▸ DER TEXT

__________________________________________________

Wunsch fürs Wahljahr Deutschland sollte seine Wirtschaftspolitik ändern

Von Agnès Bénassy-Quéré
Deutschland verdient Respekt für seine Hartnäckigkeit in der Wirtschaftspolitik. Doch das Pochen auf Haushaltsdisziplin allein reicht nicht aus - und die hohen Exportüberschüsse sind in einer Währungsunion sogar gefährlich.
Hamburger Hafen: Problem Exportüberschüsse

Hamburger Hafen: Problem Exportüberschüsse

Foto: © Fabian Bimmer / Reuters/ REUTERS
Zur Autorin

Agnès Bénassy-Quéré (Jahrgang 1966) ist französische Ökonomin. Sie war zeitweise Vorsitzende des Conseil d'analyse économique (CAE), vergleichbar mit dem Sachverständigenrat in Deutschland.

Die Franzosen gelten als arrogant. Sie kritisieren Deutschland gerne für dessen starre Einhaltung von Verpflichtungen und Regeln. Es fällt den Franzosen manchmal schwer, unterschiedliche Standpunkte zu akzeptieren.

Ich würde meinen Mitbürgerinnen und Mitbürgern erst mal zur Bescheidenheit raten: Lasst uns in Richtung Deutschland unsere Bewunderung und Dankbarkeit zum Ausdruck bringen. Deutschland hat vielen Kriegsflüchtlingen eine neue Zukunft geboten und so gewissermaßen die europäische Ehre gerettet.

Ebenso muss die Hartnäckigkeit gewürdigt werden, mit der Deutschland unermüdlich dem Prinzip der Solidität, das uns ja so irritiert, bei der europäischen Einigung treu geblieben ist. Deutschland ist durch seine Geschichte geprägt, mit dem Land ist weder beim Thema demokratische Kontrolle noch bei der Achtung der demokratischen Institutionen zu spaßen.

__________________________________________________

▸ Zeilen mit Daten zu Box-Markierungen

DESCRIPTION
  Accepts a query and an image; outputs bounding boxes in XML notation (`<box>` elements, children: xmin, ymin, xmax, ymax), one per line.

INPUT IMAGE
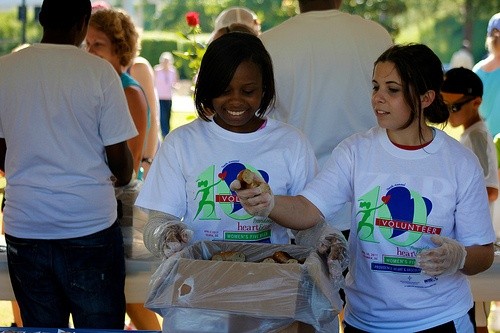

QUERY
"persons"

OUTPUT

__________________________________________________

▸ DIE AUFGABE
Schreib den Meinungsbeitrag über die deutsche Wirtschaftspolitik nach seinem letzten Satz weiter. Die Datensätze haben mit dem Text nichts zu tun.

▸ DEINE ANTWORT
Deutschland ist zum Grundpfeiler des Euroraums geworden und die Bundeskanzlerin zu dessen Chefin. Für die Lösung der europäischen Staatsschuldenkrise wurden die Deutschen bisher nicht mehr als Franzosen oder Italiener zur Kasse gebeten, jedoch fürchten sie, in letzter Instanz für einen Euroraum zahlen zu müssen, der unverantwortlich mit seinen Finanzen umgeht.

Der mögliche Verlust ihrer Ersparnisse, sowie die ihnen zugeteilte Rolle des Knecht Ruprecht, belasten die Deutschen. Sie werden das Gefühl nicht los, dass all die Kompromisse, die sie seit Beginn der Krise eingegangen sind, nicht wertgeschätzt werden. Sie fühlen sich von ihren Partnern hintergangen und nehmen der Europäischen Zentralbank (EZB) ihre Nullzinspolitik übel.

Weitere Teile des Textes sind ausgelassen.